Terminal Operators’ N5trn debt stalls port infrastructure upgrade- FG
BY FRANCIS EZEM
The Federal Government has raised serious concerns over huge debts estimated at over N5trillion owed it by some terminal operators arising from the inability of some them to meet their financial obligations under the Port Reform Agreement is partly responsible for the infrastructure deficit at the nation’s seaports.
The Federal Government as represented by the Bureau of Public Enterprise BPE and the Nigerian Ports Authority NPA, on the one side and the terminal operators had signed a tripartite agreement on the port reform programme, which stripped NPA of its cargo handling functions and transferred same to the terminal operators, who are supposed to pay certain per cent on tonnage.
Deputy Chairman, Senate Committee on Marine Transport, Senator Kabir Gaya, who spoke in Lagos, regretted that many terminal operators have failed to meet their financial obligations to the government under the Port Concession Agreement, which impedes the ability of the government to carry out some infrastructure upgrade at the ports.
While admitting that there is huge infrastructure gap at the seaports, which also negatively affects operational efficiency, however noted that the inability of some terminal operators to meet their financial obligations to the government, which runs into trillions of naira was not helping matters.
According to him, the Apapa-Oshodi Express Way and some parts of Creek Road are still locked down in traffic due to the poor state of the roads, but regretted that the government’s hands are tied due to the huge debts owed by these terminal operators, which ought to have been deployed for the maintenance of some of these roads.
Senator Gaya, who doubles as Chairman, Senate Committee on Works, also disclosed that the government is currently working on over 34, 000 kilometer of roads across the federation, which has very huge financial implication, especially given the revenue shortfalls being experienced over the last few years.
It was gathered that given the huge indebtedness and the dwindling revenue, the government is currently tinkering with the idea of seeking private investments in road infrastructure development, which gave rise to the Public Roads Bill, an executive bill currently at the National Assembly.
“I agree with many stakeholders, who said that many port access roads including the Apapa-Oshodi Expressway are not working. The government is working on over 34 kilometer of roads across the country and you know it is not easy. That is why it is considering the Public Road Bills because there is need for private investments to come in.
“However, some terminal operators owe the government trillions of naira, which should have also been deployed into road infrastructure upgrade. So I use this medium to once again urge these terminal operators to pay up this unremitted tax revenues so that the government should be able to do more in terms of road infrastructure upgrade”, Gaya also said.
He assured that some of the traffic congestion on some port feeder roads would soon be a thing of the past, as efforts are being made to ensure that the Tin Can Island Port Truck Terminal becomes operational before the end of the first quarter of 2019, which will take some trucks off the road.

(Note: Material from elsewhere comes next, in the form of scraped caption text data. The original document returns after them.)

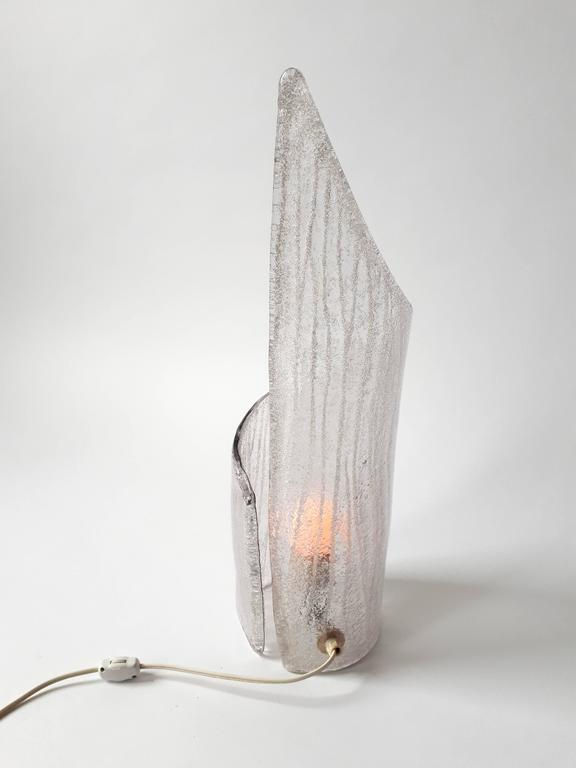 Late 20th Century Pair of Thick Clear Texturized  Murano Glass Table Lamp , 1970s, Italia For Sale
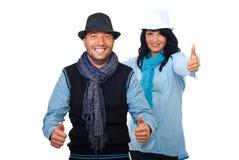 Couples frais donnant des pouces Photographie stock libre de droits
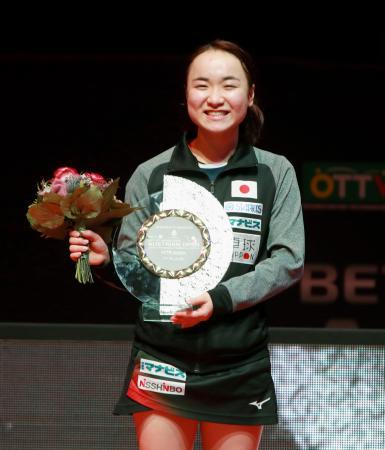 オーストリア・オープンの女子シングルスで優勝し笑顔の伊藤美誠=リンツ(国際卓球連盟提供・共同)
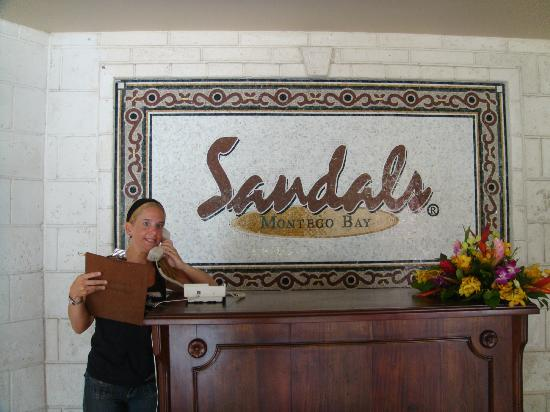 Sandals Royal Caribbean Resort and Private Island: ANTES DE PARTIR EN REEPCION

Recall that Chairman of the Seaport Terminal Operators’ Association of Nigeria STOAN, umbrella body for all the terminal operators had said recently that there was need for the government to review the Guaranteed Minimum Tonnage GMT, which will form the basis of a new payment schedule to the government.
She had argued that the country’s cargo throughput at the time the port concession agreement was signed had reduced drastically, a development that requires a downward review of the GMT, which may also form the basis of the review of the concession agreement.